* [Problem to solve] Leave out the images and repeat every entry below exactly.

Crawled caption data:
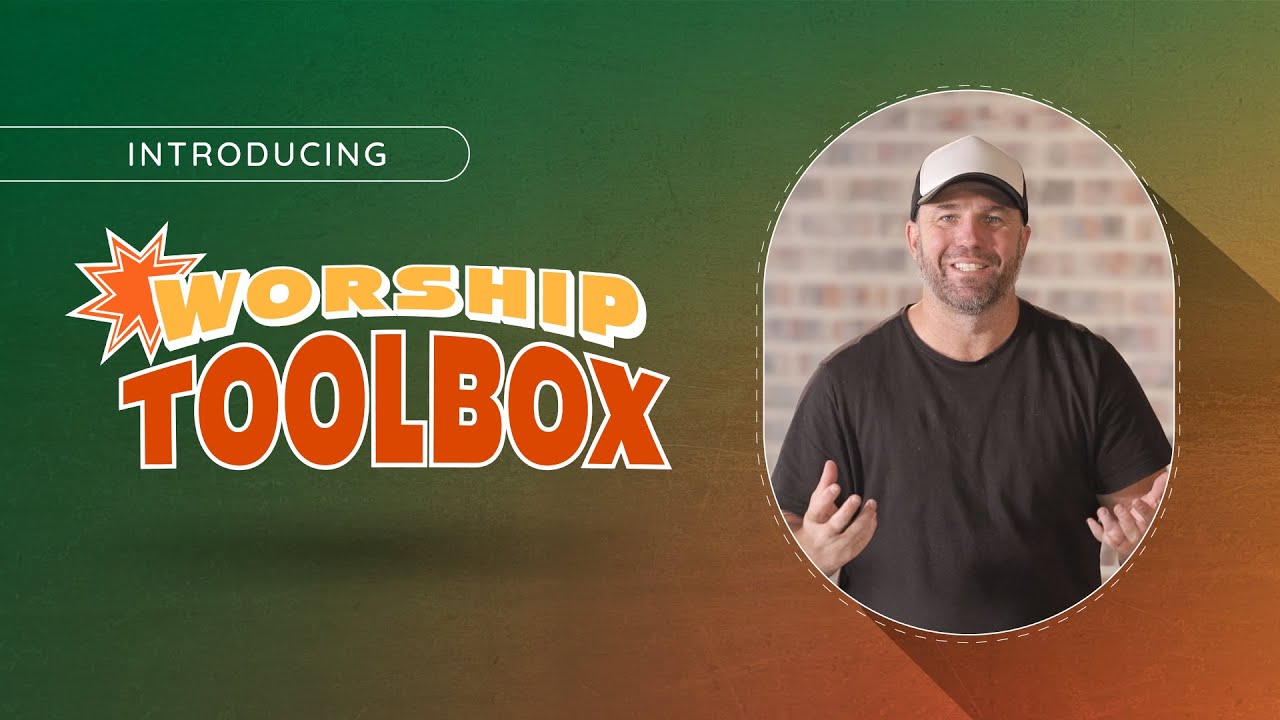 00 Introducing Worship Toolbox | Mervis van der Merwe | Worship Toolbox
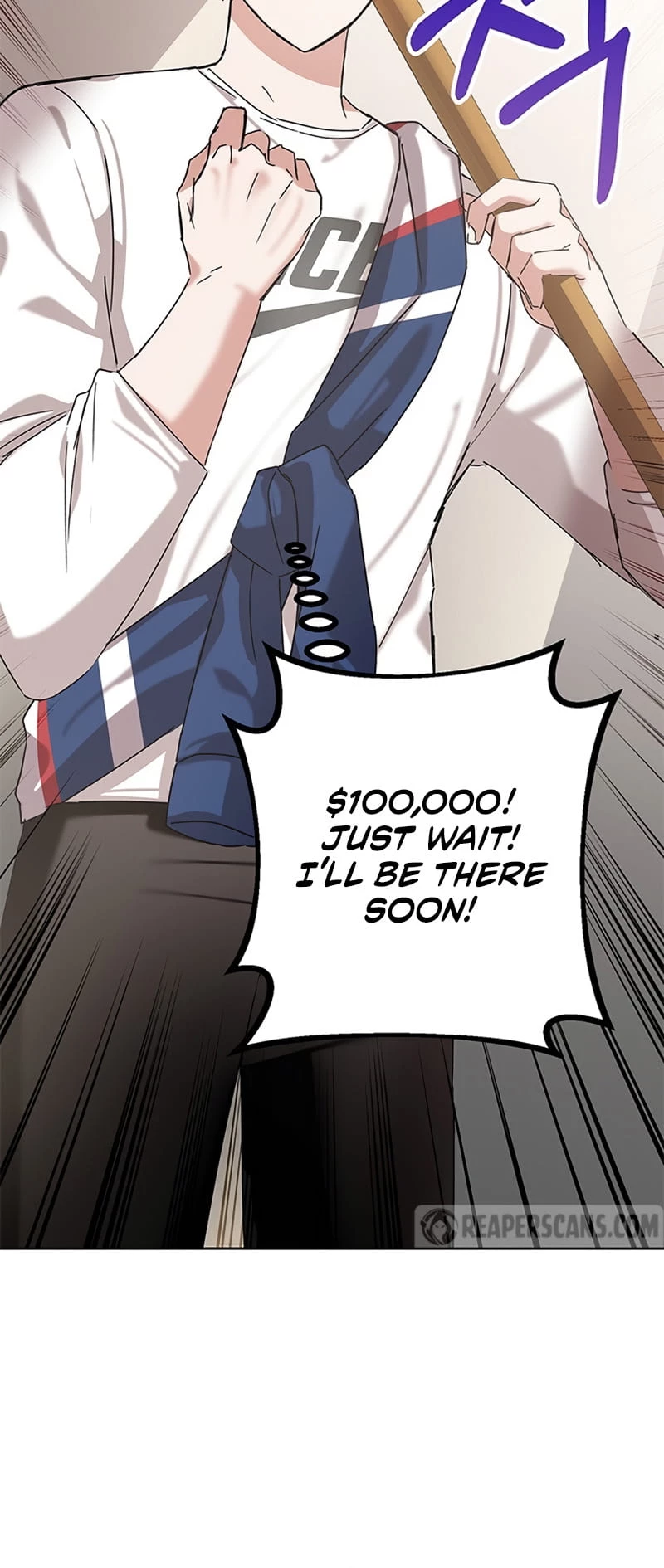 Enrolling in the Transcendent Academy Chapter 7 - 117
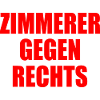 Zimmerer gegen rechts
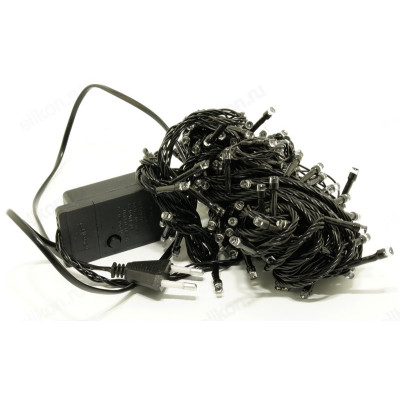 Гирлянда №152 200LED/15m цветн/8реж-1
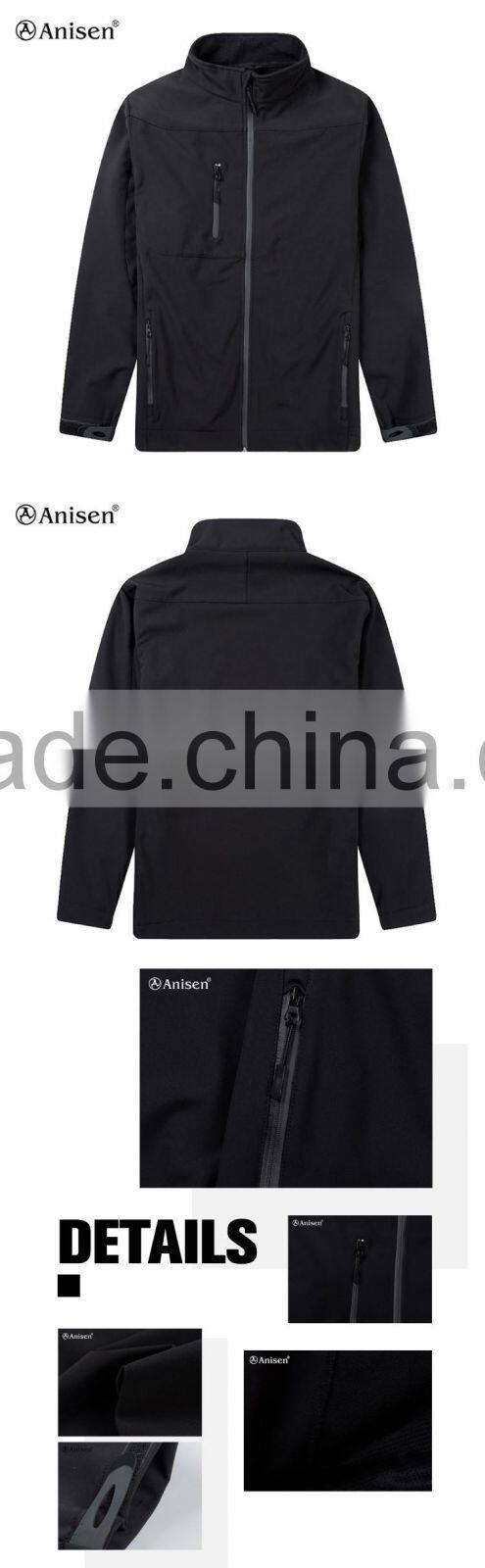 2017 New fine hot sale winter clothing waterproof long sleeve men clothes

* [Expected output]
 00 Introducing Worship Toolbox | Mervis van der Merwe | Worship Toolbox
 Enrolling in the Transcendent Academy Chapter 7 - 117
 Zimmerer gegen rechts
 Гирлянда №152 200LED/15m цветн/8реж-1
 2017 New fine hot sale winter clothing waterproof long sleeve men clothes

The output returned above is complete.